あの日、僕が躊躇してなかったら僕はあの車に乗っていた。

「C'est vous qui avez dissimulé ça ?(隠蔽したのもあんたたちなのか?)」

「Hein ?...(あ゛?)」

「Je ne suis pas au courant.(…知らないぞそんなこと)」

「…Hein ?(…え?)」

僕が聞き返そうとした瞬間、突然横の壁が砕け散った。

もうもうと立ち込める粉塵の向こうから、漆黒の装備に身を包んだ何かがなだれ込んでくる。

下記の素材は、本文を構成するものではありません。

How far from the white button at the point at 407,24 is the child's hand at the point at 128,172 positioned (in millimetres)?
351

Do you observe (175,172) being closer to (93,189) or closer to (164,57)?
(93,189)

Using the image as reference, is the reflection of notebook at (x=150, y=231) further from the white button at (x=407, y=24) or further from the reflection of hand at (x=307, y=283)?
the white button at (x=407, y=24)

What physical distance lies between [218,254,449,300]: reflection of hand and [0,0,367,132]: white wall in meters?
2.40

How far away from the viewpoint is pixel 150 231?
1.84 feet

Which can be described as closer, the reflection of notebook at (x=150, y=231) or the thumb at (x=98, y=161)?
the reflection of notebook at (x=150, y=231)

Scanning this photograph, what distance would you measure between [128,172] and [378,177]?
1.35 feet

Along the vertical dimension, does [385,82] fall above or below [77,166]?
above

「Zut, ils arrivent... Adieu Pierre !(チッ来たか・・・あばよピエール!)」

「Fuyons !!!(逃げるぞ!!!)」

「Ils font aussi partie des extrémistes ?(あいつらも強行派なのか?)」

「Peu importe, cours !!!!!(いいからとにかく走れ!!!!!)」

足をもつれさせながら、必死に建物を駆け抜ける。

しかし、焦燥に足がついていかず。

僕は無様に転倒した。

すると目の前の建物の角から男が一人拳銃を構えて向かってくるのが見えた。


パンッ


衝撃は来なかった。

気づいたら目の前には重たいものがのっかっていた。

ズボンに液体がしみこむ。


「ピエール?…」


「Oups, désolé, je vous ai pris pour des ennemis...(おっと、すまない敵と勘違いしたもんでね…)」

男がこちらに向かってゆっくり歩いてくる。

男はひどく軽薄な声で笑っていた。

「Vous...(あんたら…)」

「Vous étiez peut-être aussi des membres ?(もしかして君も仲間だった?)」

「いやっ‥‥」

首を振ることしかできない自分に、男は靴の先でピエールの亡骸を小突きながら言った。

「Désolé, désolé. Je sais qu'il n'y a pas d'Asiatiques parmi les terroristes.(悪い悪い。テロリストのメンバーにアジア人がいないのは知ってる。)」

「Mais...(だが…)」

眉間に冷たい金属が押し付けられる。

「Maintenant que vous nous avez vus, on ne peut pas vous laisser en vie.(こうして顔を見られた以上、生かしておくわけにはいかないんだ。)」

「Non, non... Je...(そ、そんな…僕は…)」

死の恐怖が心臓を握りつぶす。

後ずさりする僕を、男はゆっくりと追いながら言う。

「Alors, que diriez-vous de ça ? Rejoignez notre groupe.(じゃあこういうのはどうだい? 私たちの仲間になるんだよ)」

「え?」

「Si vous refusez, on vous tue…Alors, que choisissez-vous ?(断ったら殺す…さぁ君はどっちを選ぶ?)」

血の匂いと、硝煙の香りが混じり合う。

男の問いかけは、選択肢など存在しない死刑宣告と同じだった。